▶ [WHAT IS REQUIRED]: Repeat the listing below word for word, beginning at the line that contains "What is the measured" and continuing through its final line.

Scene-based reasoning records:
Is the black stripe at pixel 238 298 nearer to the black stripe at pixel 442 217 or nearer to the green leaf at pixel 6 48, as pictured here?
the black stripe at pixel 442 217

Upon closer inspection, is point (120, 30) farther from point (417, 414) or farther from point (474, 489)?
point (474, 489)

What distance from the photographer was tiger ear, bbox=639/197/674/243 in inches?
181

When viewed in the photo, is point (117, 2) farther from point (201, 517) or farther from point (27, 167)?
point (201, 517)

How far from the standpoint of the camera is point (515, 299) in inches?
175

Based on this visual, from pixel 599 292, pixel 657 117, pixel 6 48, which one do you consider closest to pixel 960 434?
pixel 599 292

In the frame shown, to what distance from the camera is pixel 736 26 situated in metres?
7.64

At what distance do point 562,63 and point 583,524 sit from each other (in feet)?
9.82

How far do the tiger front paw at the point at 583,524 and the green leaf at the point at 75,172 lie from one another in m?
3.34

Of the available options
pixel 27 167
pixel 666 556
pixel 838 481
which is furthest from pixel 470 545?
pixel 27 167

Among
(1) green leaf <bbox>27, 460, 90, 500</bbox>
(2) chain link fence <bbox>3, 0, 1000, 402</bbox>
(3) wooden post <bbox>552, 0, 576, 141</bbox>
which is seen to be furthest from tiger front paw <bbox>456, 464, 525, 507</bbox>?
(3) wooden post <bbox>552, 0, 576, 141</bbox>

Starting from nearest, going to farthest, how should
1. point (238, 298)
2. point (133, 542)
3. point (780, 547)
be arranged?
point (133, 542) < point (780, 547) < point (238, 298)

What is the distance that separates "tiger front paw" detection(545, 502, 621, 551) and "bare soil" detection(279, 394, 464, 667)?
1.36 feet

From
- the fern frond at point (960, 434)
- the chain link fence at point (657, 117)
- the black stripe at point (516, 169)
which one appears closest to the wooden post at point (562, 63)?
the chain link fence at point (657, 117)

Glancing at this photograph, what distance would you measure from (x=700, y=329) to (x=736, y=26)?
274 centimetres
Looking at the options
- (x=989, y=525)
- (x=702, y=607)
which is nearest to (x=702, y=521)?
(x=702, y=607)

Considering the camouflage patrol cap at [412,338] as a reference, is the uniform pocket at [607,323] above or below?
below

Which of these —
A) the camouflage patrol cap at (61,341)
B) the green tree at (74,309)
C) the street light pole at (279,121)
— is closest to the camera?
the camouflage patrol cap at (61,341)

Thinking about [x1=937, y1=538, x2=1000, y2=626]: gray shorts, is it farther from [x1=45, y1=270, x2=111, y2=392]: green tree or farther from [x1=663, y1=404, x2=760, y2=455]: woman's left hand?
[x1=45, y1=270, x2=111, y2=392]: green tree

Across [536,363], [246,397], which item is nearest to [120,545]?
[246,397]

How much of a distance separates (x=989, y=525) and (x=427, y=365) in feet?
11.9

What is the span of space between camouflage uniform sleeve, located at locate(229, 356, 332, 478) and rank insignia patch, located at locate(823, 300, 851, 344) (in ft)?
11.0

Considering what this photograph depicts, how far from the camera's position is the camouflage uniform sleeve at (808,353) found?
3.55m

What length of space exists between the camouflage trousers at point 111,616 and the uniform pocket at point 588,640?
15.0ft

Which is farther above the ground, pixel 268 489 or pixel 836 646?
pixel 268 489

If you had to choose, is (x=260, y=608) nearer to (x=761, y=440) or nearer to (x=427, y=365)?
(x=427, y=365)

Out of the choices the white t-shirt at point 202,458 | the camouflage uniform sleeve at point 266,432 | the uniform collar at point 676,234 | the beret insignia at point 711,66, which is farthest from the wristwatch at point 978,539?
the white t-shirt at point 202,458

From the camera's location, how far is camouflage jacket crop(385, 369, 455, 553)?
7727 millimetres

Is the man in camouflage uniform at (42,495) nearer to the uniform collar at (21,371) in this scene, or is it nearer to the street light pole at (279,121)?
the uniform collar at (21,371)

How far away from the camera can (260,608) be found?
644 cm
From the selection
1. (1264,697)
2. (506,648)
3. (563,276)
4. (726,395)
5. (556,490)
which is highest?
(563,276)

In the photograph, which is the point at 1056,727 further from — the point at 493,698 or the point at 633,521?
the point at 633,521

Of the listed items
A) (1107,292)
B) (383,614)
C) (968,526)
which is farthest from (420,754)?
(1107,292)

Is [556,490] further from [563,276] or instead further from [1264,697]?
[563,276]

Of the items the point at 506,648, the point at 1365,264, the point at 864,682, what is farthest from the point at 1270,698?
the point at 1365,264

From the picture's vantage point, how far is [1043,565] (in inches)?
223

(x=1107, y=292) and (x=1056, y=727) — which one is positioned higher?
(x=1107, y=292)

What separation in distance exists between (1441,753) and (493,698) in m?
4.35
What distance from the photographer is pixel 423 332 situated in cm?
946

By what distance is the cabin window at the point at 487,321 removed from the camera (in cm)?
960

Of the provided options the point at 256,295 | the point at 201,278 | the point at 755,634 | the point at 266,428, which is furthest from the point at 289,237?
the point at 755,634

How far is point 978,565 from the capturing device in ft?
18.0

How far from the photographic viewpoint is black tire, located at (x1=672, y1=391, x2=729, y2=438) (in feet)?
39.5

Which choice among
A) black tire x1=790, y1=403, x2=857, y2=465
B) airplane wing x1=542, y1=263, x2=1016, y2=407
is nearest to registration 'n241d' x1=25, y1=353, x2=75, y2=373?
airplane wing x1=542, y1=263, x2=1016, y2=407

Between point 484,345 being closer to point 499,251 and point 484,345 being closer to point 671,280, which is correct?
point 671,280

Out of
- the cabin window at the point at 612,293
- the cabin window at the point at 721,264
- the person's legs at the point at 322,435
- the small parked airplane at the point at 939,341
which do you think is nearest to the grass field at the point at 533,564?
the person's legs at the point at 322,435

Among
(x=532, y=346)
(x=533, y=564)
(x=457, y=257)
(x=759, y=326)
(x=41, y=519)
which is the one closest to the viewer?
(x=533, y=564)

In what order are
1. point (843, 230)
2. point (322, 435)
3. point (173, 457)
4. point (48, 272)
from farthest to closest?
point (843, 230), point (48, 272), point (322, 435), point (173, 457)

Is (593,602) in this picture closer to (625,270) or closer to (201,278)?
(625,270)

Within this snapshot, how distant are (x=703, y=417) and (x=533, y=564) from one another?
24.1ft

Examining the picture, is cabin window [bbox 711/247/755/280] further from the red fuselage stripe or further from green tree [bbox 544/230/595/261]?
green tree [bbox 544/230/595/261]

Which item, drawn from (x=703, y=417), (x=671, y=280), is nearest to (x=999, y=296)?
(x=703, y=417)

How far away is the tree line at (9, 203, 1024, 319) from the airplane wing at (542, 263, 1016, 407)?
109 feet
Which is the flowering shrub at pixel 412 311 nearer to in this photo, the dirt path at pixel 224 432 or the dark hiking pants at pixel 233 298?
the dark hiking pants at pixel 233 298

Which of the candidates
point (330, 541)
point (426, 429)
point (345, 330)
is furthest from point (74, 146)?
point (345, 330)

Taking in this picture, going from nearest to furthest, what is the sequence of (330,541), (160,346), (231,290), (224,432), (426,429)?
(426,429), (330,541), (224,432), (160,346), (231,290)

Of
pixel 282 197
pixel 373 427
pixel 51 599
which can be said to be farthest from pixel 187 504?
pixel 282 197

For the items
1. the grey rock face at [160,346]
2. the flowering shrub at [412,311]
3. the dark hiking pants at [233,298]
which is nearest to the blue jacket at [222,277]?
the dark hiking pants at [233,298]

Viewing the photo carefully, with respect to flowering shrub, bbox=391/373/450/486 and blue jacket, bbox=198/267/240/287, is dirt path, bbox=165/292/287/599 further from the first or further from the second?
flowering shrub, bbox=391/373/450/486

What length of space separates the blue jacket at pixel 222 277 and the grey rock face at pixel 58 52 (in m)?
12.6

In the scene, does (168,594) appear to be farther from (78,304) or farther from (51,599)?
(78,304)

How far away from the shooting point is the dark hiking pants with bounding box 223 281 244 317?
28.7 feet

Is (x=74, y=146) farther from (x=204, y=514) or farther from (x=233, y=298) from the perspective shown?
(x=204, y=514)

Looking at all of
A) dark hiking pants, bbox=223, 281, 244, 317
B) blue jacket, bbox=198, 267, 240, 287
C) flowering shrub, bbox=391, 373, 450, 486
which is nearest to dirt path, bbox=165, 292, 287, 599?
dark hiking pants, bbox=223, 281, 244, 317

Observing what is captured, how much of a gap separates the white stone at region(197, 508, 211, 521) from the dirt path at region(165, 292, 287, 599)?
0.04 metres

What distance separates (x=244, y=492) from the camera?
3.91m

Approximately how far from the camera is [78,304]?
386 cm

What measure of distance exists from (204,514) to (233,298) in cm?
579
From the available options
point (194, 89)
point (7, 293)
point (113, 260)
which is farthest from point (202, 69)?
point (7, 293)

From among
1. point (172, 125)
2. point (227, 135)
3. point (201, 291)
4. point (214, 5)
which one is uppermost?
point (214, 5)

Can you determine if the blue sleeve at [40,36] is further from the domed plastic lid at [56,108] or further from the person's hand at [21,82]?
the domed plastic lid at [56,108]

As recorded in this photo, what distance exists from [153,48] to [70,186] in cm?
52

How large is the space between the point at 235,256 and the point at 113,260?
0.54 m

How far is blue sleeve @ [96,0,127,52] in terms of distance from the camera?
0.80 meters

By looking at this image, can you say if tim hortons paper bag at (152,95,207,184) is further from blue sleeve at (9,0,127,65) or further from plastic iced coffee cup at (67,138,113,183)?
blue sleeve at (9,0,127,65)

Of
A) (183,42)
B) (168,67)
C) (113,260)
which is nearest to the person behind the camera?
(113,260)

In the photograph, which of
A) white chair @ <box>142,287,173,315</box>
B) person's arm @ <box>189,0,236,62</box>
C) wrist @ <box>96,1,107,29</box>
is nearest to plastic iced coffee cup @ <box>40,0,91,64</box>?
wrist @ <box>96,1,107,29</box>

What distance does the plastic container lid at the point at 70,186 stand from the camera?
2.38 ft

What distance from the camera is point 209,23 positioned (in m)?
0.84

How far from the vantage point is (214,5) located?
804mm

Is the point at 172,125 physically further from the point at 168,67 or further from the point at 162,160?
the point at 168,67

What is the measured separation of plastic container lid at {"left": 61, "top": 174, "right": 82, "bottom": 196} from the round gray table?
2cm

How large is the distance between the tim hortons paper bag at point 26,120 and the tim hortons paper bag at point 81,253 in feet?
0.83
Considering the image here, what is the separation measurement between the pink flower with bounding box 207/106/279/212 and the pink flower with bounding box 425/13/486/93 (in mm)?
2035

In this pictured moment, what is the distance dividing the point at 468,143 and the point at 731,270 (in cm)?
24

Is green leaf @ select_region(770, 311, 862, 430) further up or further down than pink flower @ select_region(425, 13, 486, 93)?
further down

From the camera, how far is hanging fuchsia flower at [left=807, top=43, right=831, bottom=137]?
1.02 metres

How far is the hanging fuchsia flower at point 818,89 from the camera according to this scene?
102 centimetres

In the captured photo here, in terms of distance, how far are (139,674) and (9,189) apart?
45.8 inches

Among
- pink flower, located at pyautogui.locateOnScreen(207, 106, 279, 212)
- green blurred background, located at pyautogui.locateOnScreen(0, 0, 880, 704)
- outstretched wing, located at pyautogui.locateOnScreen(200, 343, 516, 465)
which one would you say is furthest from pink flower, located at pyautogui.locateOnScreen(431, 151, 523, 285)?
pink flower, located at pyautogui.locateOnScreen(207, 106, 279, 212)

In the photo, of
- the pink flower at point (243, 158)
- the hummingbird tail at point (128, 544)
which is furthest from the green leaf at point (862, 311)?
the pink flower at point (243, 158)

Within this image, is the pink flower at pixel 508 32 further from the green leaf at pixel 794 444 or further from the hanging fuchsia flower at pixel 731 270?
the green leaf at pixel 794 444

▶ [RESULT]:
What is the measured separation of plastic container lid at {"left": 61, "top": 174, "right": 82, "bottom": 196} from the round gray table?
2cm

How large is the distance between the tim hortons paper bag at point 26,120 and the tim hortons paper bag at point 81,253 in feet?
0.83
Considering the image here, what is the separation measurement between the pink flower with bounding box 207/106/279/212 and the pink flower with bounding box 425/13/486/93 (in mm)?
2035

In this pictured moment, what is the distance dividing the point at 468,143 and the point at 731,270 (in cm)?
24

Is green leaf @ select_region(770, 311, 862, 430) further up or further down than pink flower @ select_region(425, 13, 486, 93)?
further down

From the camera, how far is hanging fuchsia flower at [left=807, top=43, right=831, bottom=137]?
1.02 metres

How far is the hanging fuchsia flower at point 818,89 from the camera according to this scene?
102 centimetres

In the captured photo here, in terms of distance, how far are (139,674) and (9,189) apart?
45.8 inches

Among
- pink flower, located at pyautogui.locateOnScreen(207, 106, 279, 212)
- green blurred background, located at pyautogui.locateOnScreen(0, 0, 880, 704)
- outstretched wing, located at pyautogui.locateOnScreen(200, 343, 516, 465)
which one would you say is furthest from pink flower, located at pyautogui.locateOnScreen(431, 151, 523, 285)?
pink flower, located at pyautogui.locateOnScreen(207, 106, 279, 212)

In the photo, of
- the pink flower at point (243, 158)
- the hummingbird tail at point (128, 544)
which is furthest from the green leaf at point (862, 311)?
the pink flower at point (243, 158)

Within this image, is the pink flower at pixel 508 32 further from the green leaf at pixel 794 444 or further from the hanging fuchsia flower at pixel 731 270?
the green leaf at pixel 794 444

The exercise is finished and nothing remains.